_GIVEN PROBLEM_
Reproduce the following lines verbatim.

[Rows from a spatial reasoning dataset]
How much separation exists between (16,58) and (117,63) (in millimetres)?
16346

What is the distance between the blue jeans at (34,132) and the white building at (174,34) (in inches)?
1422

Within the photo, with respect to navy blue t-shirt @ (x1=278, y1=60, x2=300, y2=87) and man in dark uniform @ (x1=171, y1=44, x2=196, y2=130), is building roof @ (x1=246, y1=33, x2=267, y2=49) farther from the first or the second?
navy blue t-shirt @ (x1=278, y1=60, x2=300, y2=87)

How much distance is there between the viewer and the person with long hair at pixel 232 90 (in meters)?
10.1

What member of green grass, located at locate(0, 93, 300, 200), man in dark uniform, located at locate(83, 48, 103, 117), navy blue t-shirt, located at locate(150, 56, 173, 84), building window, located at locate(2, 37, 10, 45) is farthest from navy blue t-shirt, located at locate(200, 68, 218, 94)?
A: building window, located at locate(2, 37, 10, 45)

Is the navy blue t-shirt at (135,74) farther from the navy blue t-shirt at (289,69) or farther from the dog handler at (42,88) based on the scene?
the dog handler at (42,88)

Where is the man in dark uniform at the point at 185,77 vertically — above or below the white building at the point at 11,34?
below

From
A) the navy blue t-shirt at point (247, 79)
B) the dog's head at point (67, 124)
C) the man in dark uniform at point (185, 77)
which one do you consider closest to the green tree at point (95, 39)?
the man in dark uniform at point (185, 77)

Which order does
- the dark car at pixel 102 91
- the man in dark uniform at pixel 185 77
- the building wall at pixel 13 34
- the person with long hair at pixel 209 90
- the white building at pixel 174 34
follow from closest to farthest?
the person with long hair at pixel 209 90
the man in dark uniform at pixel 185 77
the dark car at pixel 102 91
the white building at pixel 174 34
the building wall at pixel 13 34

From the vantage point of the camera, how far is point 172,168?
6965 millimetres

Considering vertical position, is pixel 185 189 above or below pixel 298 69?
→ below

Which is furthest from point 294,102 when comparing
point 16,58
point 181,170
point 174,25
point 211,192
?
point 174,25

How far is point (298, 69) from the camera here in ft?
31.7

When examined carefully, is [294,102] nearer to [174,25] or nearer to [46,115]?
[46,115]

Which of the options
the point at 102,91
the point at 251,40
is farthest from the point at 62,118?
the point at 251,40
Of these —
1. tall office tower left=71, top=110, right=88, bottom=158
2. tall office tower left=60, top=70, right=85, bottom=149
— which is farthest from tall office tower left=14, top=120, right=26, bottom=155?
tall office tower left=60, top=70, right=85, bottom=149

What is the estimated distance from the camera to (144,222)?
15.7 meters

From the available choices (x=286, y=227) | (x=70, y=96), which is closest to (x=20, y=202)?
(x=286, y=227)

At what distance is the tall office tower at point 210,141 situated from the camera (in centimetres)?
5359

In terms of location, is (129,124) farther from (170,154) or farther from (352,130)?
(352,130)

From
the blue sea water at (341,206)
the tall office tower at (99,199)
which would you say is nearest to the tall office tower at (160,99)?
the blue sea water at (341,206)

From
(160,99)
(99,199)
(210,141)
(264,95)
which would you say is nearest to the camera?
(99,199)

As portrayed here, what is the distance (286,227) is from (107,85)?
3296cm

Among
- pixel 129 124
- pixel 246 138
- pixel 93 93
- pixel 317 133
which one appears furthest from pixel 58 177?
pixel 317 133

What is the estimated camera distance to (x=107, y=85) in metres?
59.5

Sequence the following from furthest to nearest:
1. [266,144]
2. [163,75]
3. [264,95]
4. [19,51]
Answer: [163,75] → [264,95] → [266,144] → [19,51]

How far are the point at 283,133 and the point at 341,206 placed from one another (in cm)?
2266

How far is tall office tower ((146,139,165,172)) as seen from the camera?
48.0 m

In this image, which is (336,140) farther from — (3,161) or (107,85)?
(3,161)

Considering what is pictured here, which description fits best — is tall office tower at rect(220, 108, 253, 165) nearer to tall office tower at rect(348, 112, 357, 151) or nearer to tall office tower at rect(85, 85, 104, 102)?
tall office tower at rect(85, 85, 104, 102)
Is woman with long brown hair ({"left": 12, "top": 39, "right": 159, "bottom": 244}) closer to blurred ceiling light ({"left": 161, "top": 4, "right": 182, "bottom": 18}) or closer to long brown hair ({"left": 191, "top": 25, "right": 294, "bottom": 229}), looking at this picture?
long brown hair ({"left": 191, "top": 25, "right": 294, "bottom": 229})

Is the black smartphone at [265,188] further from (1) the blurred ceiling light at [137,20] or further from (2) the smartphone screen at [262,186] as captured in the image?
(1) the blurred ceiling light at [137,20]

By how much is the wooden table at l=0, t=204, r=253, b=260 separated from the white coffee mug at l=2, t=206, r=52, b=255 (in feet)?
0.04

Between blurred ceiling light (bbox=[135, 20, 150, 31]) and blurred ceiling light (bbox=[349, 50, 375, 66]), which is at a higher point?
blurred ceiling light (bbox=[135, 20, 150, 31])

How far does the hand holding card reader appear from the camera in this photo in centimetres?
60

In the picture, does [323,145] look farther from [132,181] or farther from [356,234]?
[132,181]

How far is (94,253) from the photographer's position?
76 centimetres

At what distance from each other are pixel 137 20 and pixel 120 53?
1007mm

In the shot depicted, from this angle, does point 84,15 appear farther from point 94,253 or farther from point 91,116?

_TASK OUTPUT_
How much separation exists between (16,58) and (117,63) (in millimetres)?
16346

What is the distance between the blue jeans at (34,132) and the white building at (174,34) (in inches)?
1422

Within the photo, with respect to navy blue t-shirt @ (x1=278, y1=60, x2=300, y2=87) and man in dark uniform @ (x1=171, y1=44, x2=196, y2=130), is building roof @ (x1=246, y1=33, x2=267, y2=49) farther from the first or the second?
navy blue t-shirt @ (x1=278, y1=60, x2=300, y2=87)

How much distance is there between the viewer and the person with long hair at pixel 232 90 (in meters)?
10.1

What member of green grass, located at locate(0, 93, 300, 200), man in dark uniform, located at locate(83, 48, 103, 117), navy blue t-shirt, located at locate(150, 56, 173, 84), building window, located at locate(2, 37, 10, 45) is farthest from navy blue t-shirt, located at locate(200, 68, 218, 94)?
A: building window, located at locate(2, 37, 10, 45)

Is the navy blue t-shirt at (135,74) farther from the navy blue t-shirt at (289,69) or farther from the dog handler at (42,88) based on the scene?
the dog handler at (42,88)

Where is the man in dark uniform at the point at 185,77 vertically — above or below the white building at the point at 11,34?
below

From
A) the navy blue t-shirt at point (247, 79)
B) the dog's head at point (67, 124)
C) the man in dark uniform at point (185, 77)
which one do you consider closest to the green tree at point (95, 39)?
the man in dark uniform at point (185, 77)

Which order does
- the dark car at pixel 102 91
- the man in dark uniform at pixel 185 77
- the building wall at pixel 13 34
- the person with long hair at pixel 209 90
- the white building at pixel 174 34
follow from closest to farthest?
the person with long hair at pixel 209 90
the man in dark uniform at pixel 185 77
the dark car at pixel 102 91
the white building at pixel 174 34
the building wall at pixel 13 34

From the vantage point of the camera, how far is point 172,168?
6965 millimetres

Considering vertical position, is pixel 185 189 above or below pixel 298 69?
→ below

Which is furthest from point 294,102 when comparing
point 16,58
point 181,170
point 174,25
point 211,192
?
point 174,25

How far is point (298, 69) from the camera here in ft?
31.7

When examined carefully, is [294,102] nearer to [174,25] or nearer to [46,115]?
[46,115]

Which of the options
the point at 102,91
the point at 251,40
is farthest from the point at 62,118?
the point at 251,40
Of these —
1. tall office tower left=71, top=110, right=88, bottom=158
2. tall office tower left=60, top=70, right=85, bottom=149
— which is farthest from tall office tower left=14, top=120, right=26, bottom=155?
tall office tower left=60, top=70, right=85, bottom=149

What is the estimated distance from the camera to (144,222)?
15.7 meters

From the available choices (x=286, y=227) | (x=70, y=96), which is closest to (x=20, y=202)?
(x=286, y=227)

At what distance is the tall office tower at point 210,141 situated from the camera (in centimetres)?
5359

In terms of location, is (129,124) farther from (170,154) or farther from (352,130)?
(352,130)

From
the blue sea water at (341,206)
the tall office tower at (99,199)
which would you say is nearest to the tall office tower at (160,99)?
the blue sea water at (341,206)

From
(160,99)
(99,199)
(210,141)
(264,95)
which would you say is nearest to the camera?
(99,199)

As portrayed here, what is the distance (286,227) is from (107,85)?
3296cm

Among
- pixel 129 124
- pixel 246 138
- pixel 93 93
- pixel 317 133
which one appears furthest from pixel 58 177?
pixel 317 133

What is the estimated camera distance to (x=107, y=85) in metres?
59.5

Sequence the following from furthest to nearest:
1. [266,144]
2. [163,75]
3. [264,95]
4. [19,51]
Answer: [163,75] → [264,95] → [266,144] → [19,51]

How far are the point at 283,133 and the point at 341,206 placed from one another (in cm)?
2266

How far is tall office tower ((146,139,165,172)) as seen from the camera?
48.0 m

In this image, which is (336,140) farther from — (3,161) or (107,85)?
(3,161)

Considering what is pictured here, which description fits best — is tall office tower at rect(220, 108, 253, 165) nearer to tall office tower at rect(348, 112, 357, 151) or nearer to tall office tower at rect(85, 85, 104, 102)?
tall office tower at rect(85, 85, 104, 102)
Is woman with long brown hair ({"left": 12, "top": 39, "right": 159, "bottom": 244}) closer to blurred ceiling light ({"left": 161, "top": 4, "right": 182, "bottom": 18}) or closer to long brown hair ({"left": 191, "top": 25, "right": 294, "bottom": 229}), looking at this picture?
long brown hair ({"left": 191, "top": 25, "right": 294, "bottom": 229})

Is the black smartphone at [265,188] further from (1) the blurred ceiling light at [137,20] or further from (2) the smartphone screen at [262,186] as captured in the image?
(1) the blurred ceiling light at [137,20]

By how much is the wooden table at l=0, t=204, r=253, b=260 separated from the white coffee mug at l=2, t=206, r=52, b=255 (in feet)?
0.04

Between blurred ceiling light (bbox=[135, 20, 150, 31]) and blurred ceiling light (bbox=[349, 50, 375, 66]), which is at a higher point?
blurred ceiling light (bbox=[135, 20, 150, 31])

How far does the hand holding card reader appear from the camera in this photo in centimetres?
60

In the picture, does [323,145] look farther from [132,181] or farther from [356,234]?
[132,181]

How far is (94,253) from the photographer's position?
76 centimetres

At what distance from each other are pixel 137 20 and pixel 120 53?
1007mm

In the shot depicted, from this angle, does point 84,15 appear farther from point 94,253 or farther from point 91,116?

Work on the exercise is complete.